The pace at which the rest of Egypt had been moving was warped speed compared to the rhythm at the Devil’s Head. The first night, it took over four hours for us to get to our room, probably near on two to get our meal, but only several seconds before we realized that all pretenses of efficiency were completely disregarded and that that was totally chill. There were circular shaded areas, with low lying pillows and lower tables, scattered around; hammocks, dream catchers, and paintings swaying in the sea breeze. Groups of friends sat around straight chilling, wondering amidst a languorous stupor whether it was worth walking 10 m to the sea to cool off. You’d catch bits of conversations in Arabic, Hebrew, Spanish, French, occasional bouts of laughter, and snippets of music (whether it was the melodious singing of the Bedouin working in the adobe kitchen, someone mindlessly tapping to an unheard beat, or the lazy strum of a guitar). I couldn’t even really tell you what it was we did for the two full days we were there.

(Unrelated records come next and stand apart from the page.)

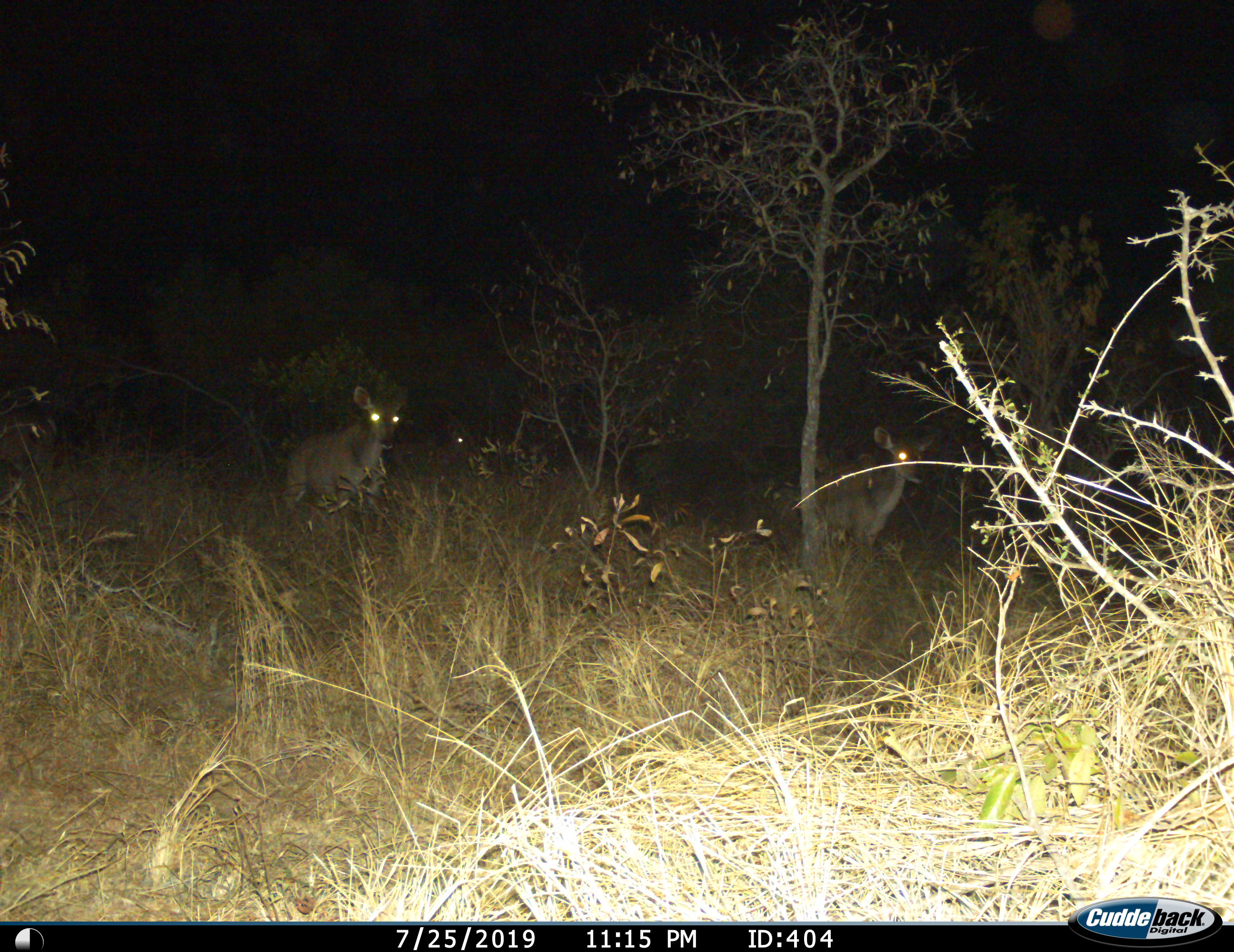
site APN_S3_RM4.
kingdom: Animalia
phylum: Chordata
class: Mammalia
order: Artiodactyla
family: Bovidae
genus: Aepyceros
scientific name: Aepyceros melampus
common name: impala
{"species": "impala (Aepyceros melampus)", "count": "2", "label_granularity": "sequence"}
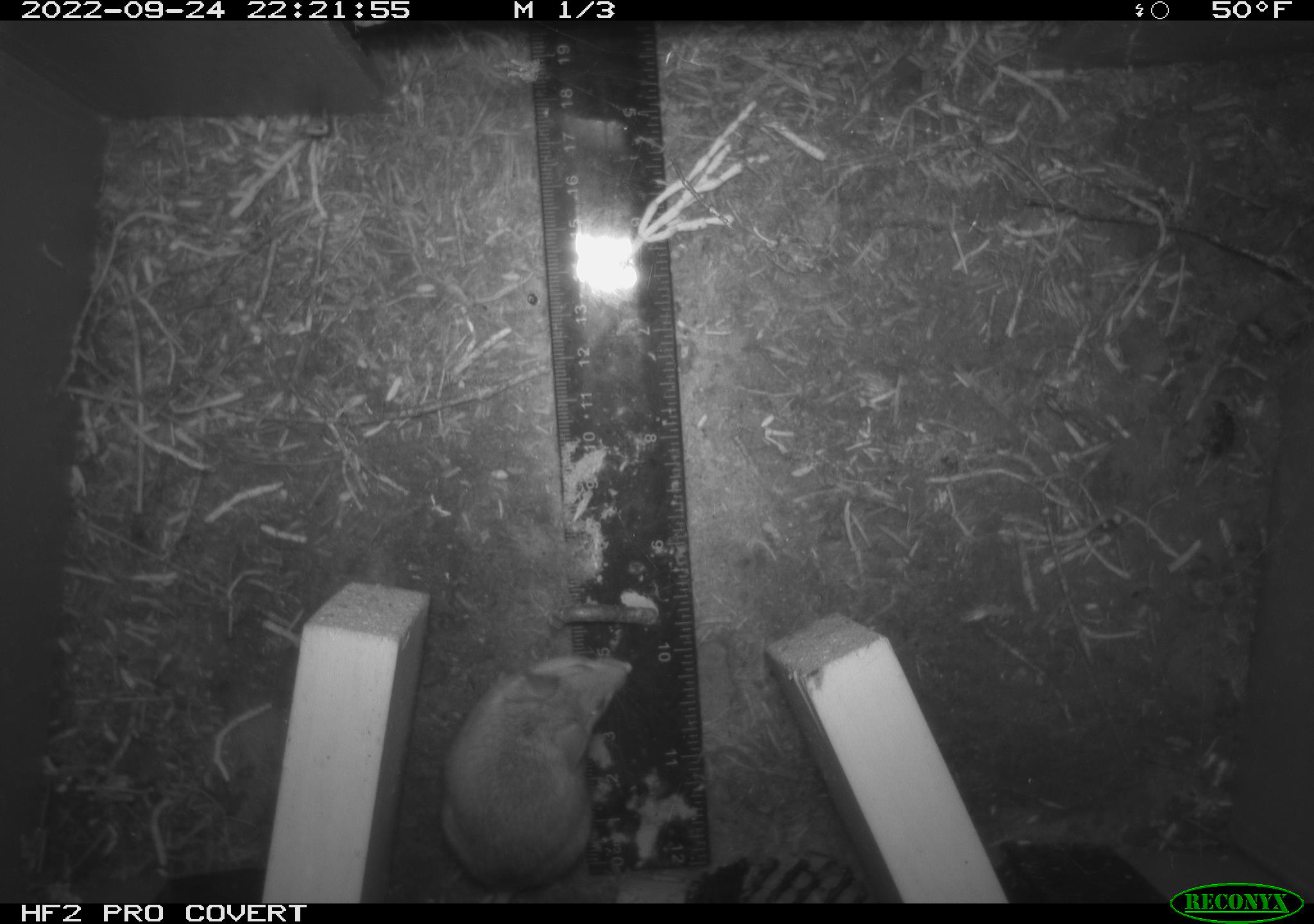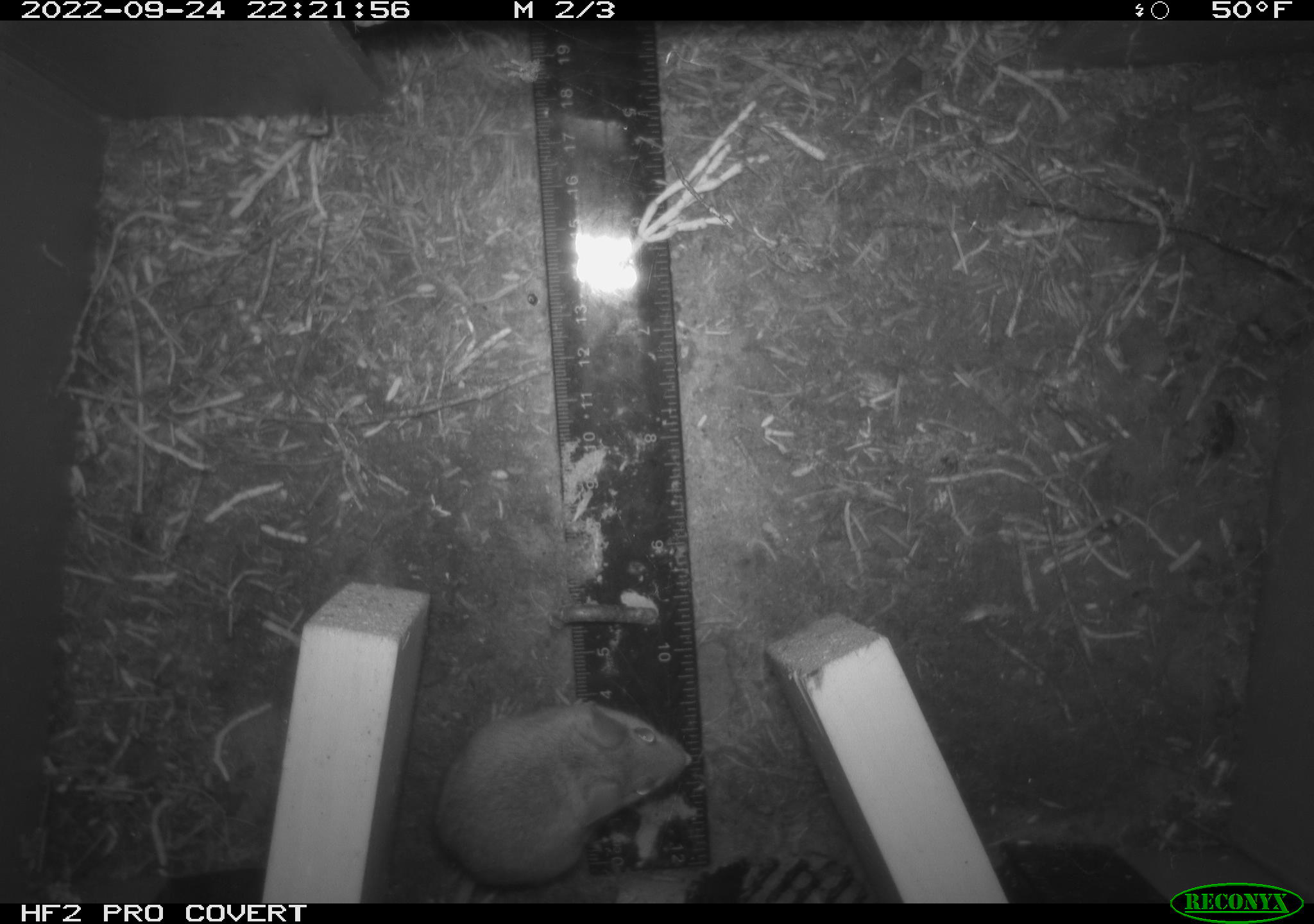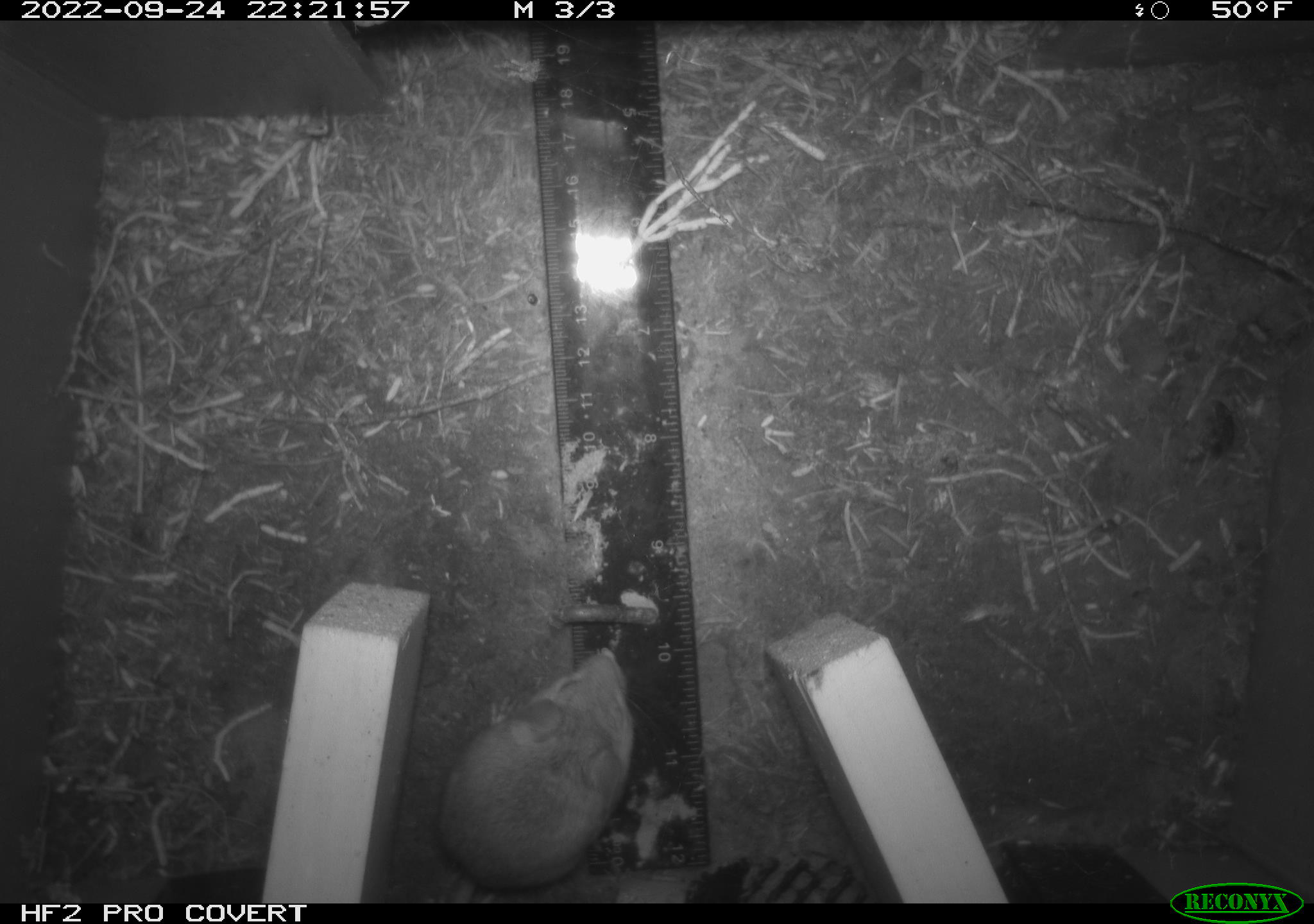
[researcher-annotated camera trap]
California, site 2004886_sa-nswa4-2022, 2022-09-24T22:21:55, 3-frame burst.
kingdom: Animalia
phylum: Chordata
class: Mammalia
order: Rodentia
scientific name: Rodentia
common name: rodent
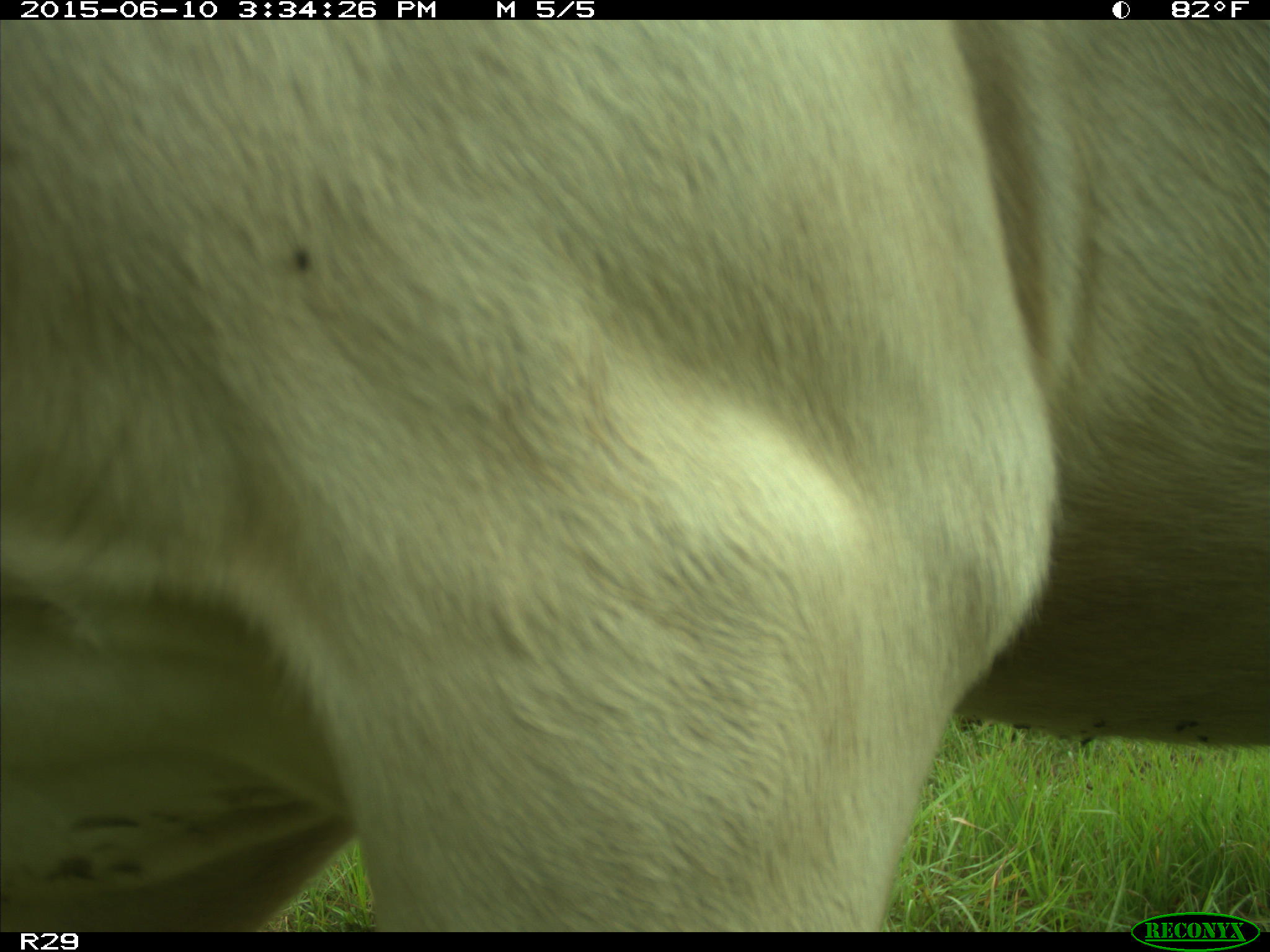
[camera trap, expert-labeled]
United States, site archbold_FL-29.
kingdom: Animalia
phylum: Chordata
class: Mammalia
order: Artiodactyla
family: Bovidae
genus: Bos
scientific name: Bos taurus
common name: domestic cow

We talked to some people (including awesome Bedouin waiters who’d come by to chat, bring tea, or share a smoke), went swimming in the Red Sea once, played a couple games of sesh besh…but mostly it was just watching people watching you, and watching the shifting landscapes: the dancing sky dense with twinkling stars, the red sand red sea and red mountains of red hot midday, or the pastel-hued waters and lavender, baby blue, and pink hills at sunset. Everyone seemed to have completely lost track of time, and no one missed it in the least. Going back to the border two days later felt like waking up from a very long intoxicating dream.